** What you need to do **
Word for word, copy the lines from the one with "EBOND Force Of Execution DVD Ex Noleggio" to the last line of the data below, counting both, and keep every picture out.

** Dataset excerpts **

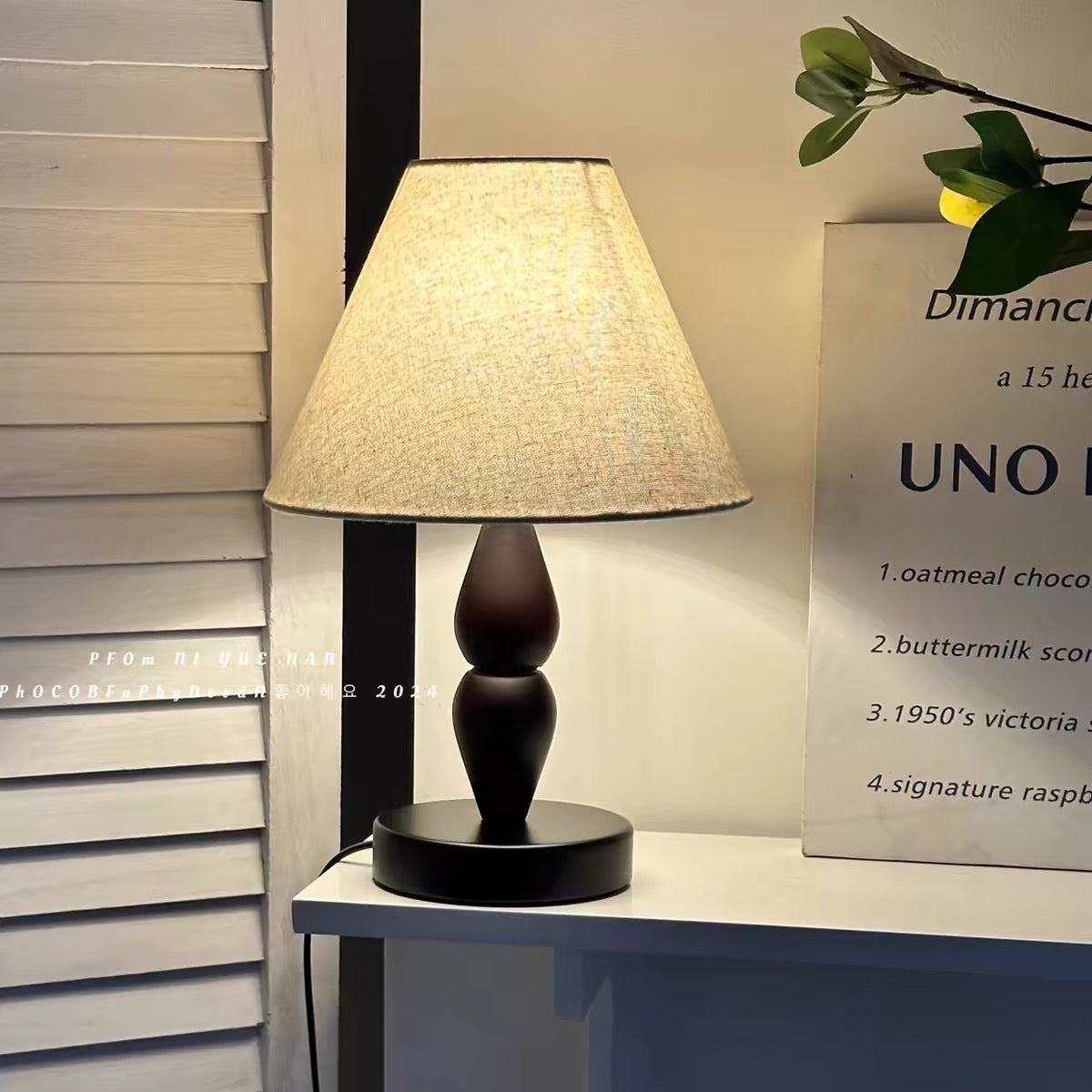 Elegant Textured Desk Lamp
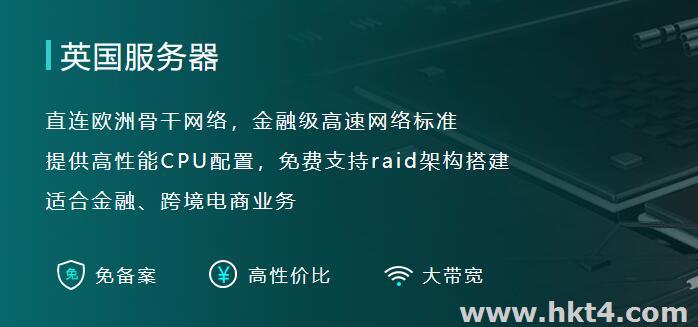 租用英國服務器怎么樣?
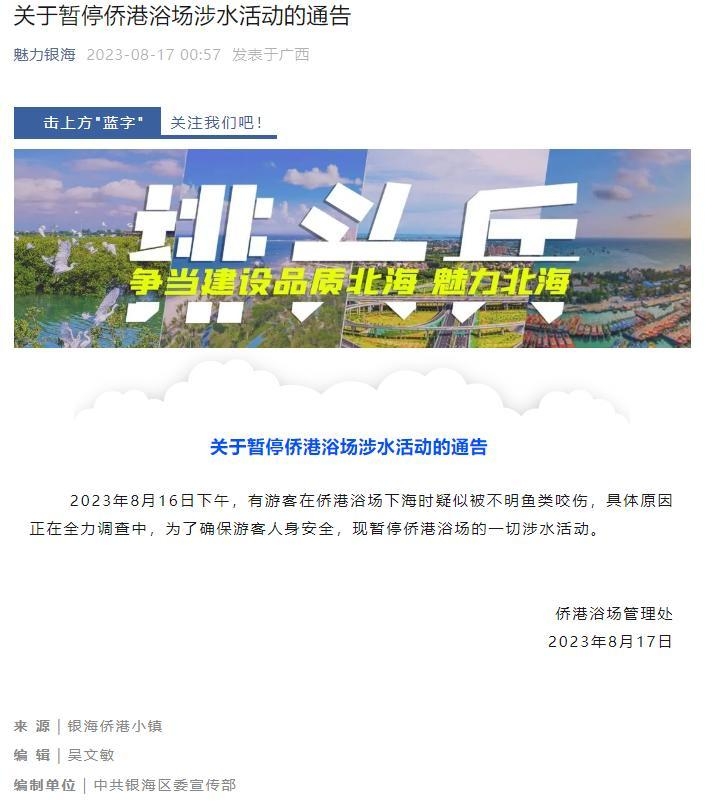 微信图片_20230817104003.jpg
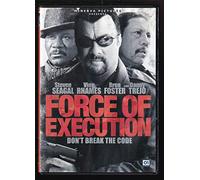 EBOND Force Of Execution DVD Ex Noleggio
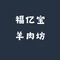 福亿宝羊肉坊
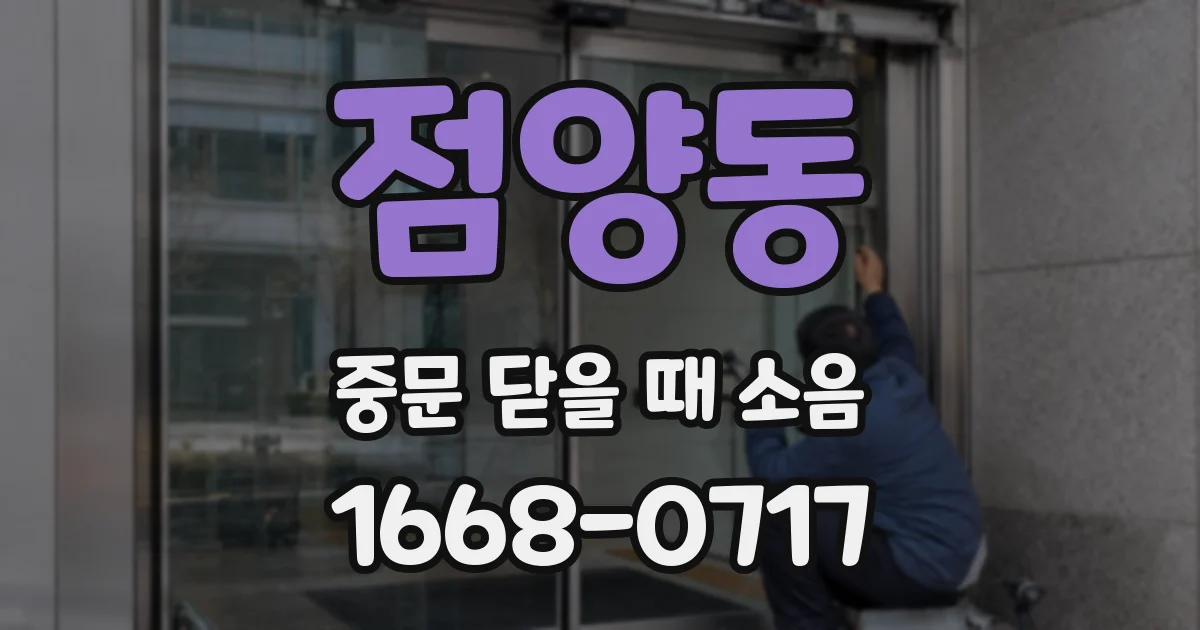 점양동 중문 닫을 때 소음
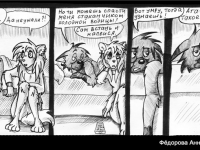 Превью выпуска №24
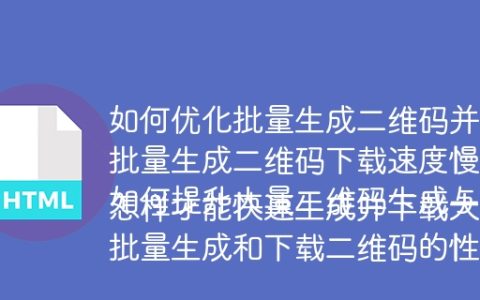 如何优化批量生成二维码并下载的性能？
批量生成二维码下载速度慢怎么办？
如何提升大量二维码生成与下载的效率？
怎样才能快速生成并下载大量二维码？
批量生成和下载二维码的性能瓶颈及解决方案是什么？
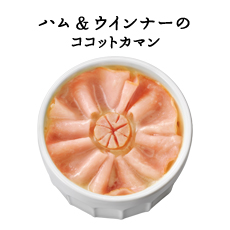 ハム＆ウインナーのココットカマン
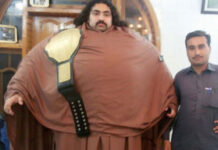 বতমান বিশ্বের সবচেয়ে শক্তিশালী মানুষ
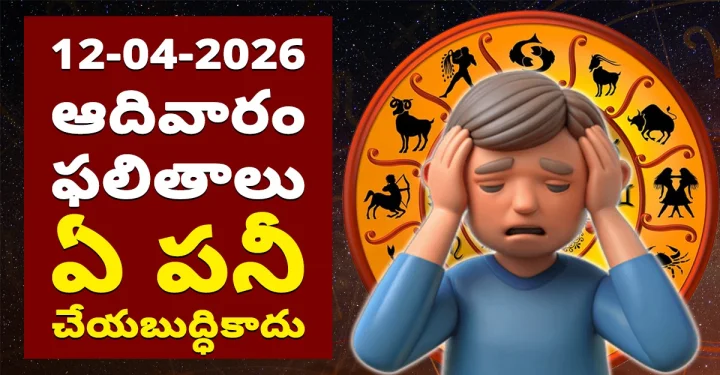 12-04-2026 ఆదివారం ఫలితాలు - ఏ పనీ చేయబుద్ధికాదు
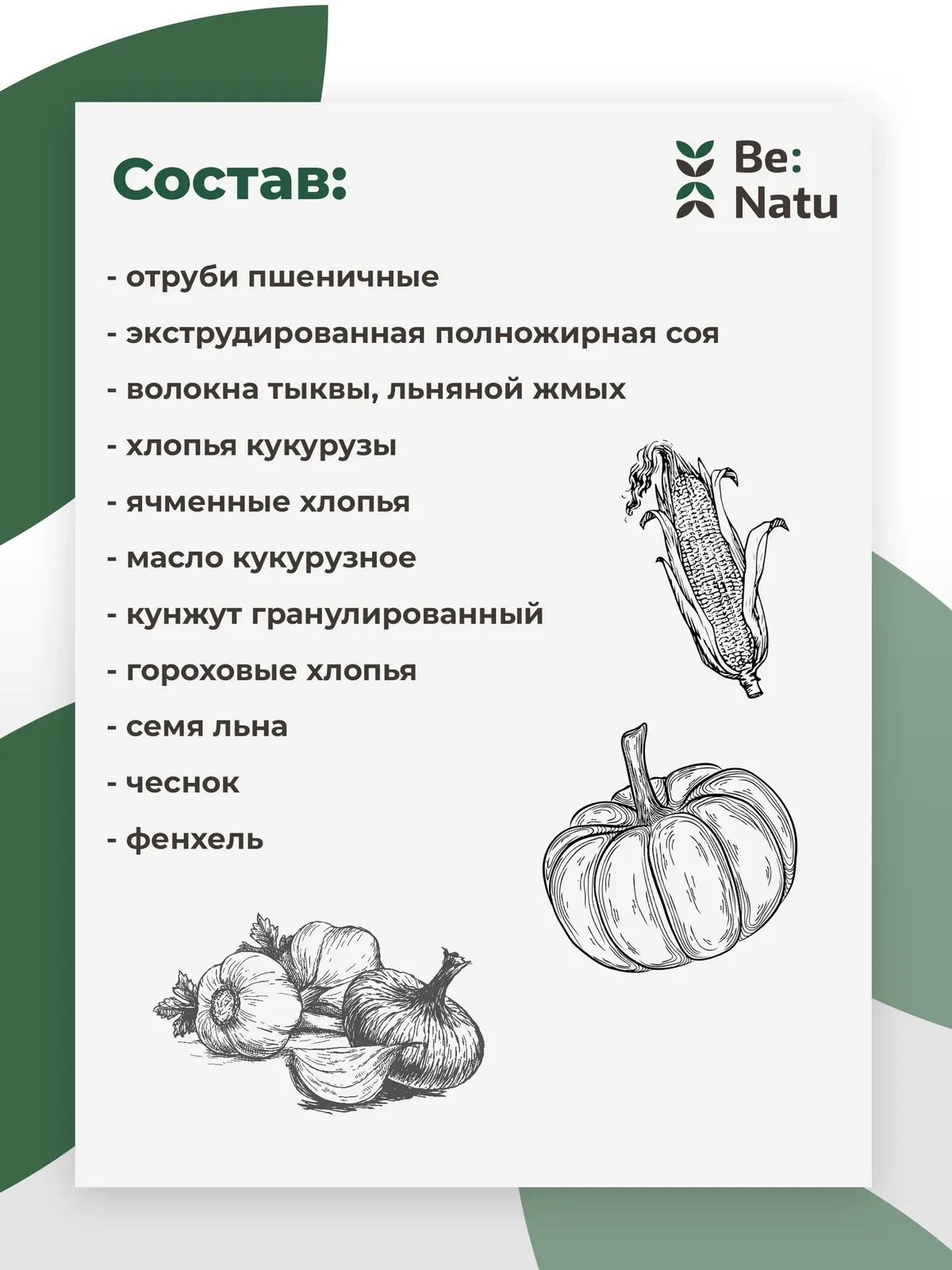 Plump mash 20кг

** Your response **
 EBOND Force Of Execution DVD Ex Noleggio
 福亿宝羊肉坊
 점양동 중문 닫을 때 소음
 Превью выпуска №24
 如何优化批量生成二维码并下载的性能？
批量生成二维码下载速度慢怎么办？
如何提升大量二维码生成与下载的效率？
怎样才能快速生成并下载大量二维码？
批量生成和下载二维码的性能瓶颈及解决方案是什么？
 ハム＆ウインナーのココットカマン
 বতমান বিশ্বের সবচেয়ে শক্তিশালী মানুষ
 12-04-2026 ఆదివారం ఫలితాలు - ఏ పనీ చేయబుద్ధికాదు
 Plump mash 20кг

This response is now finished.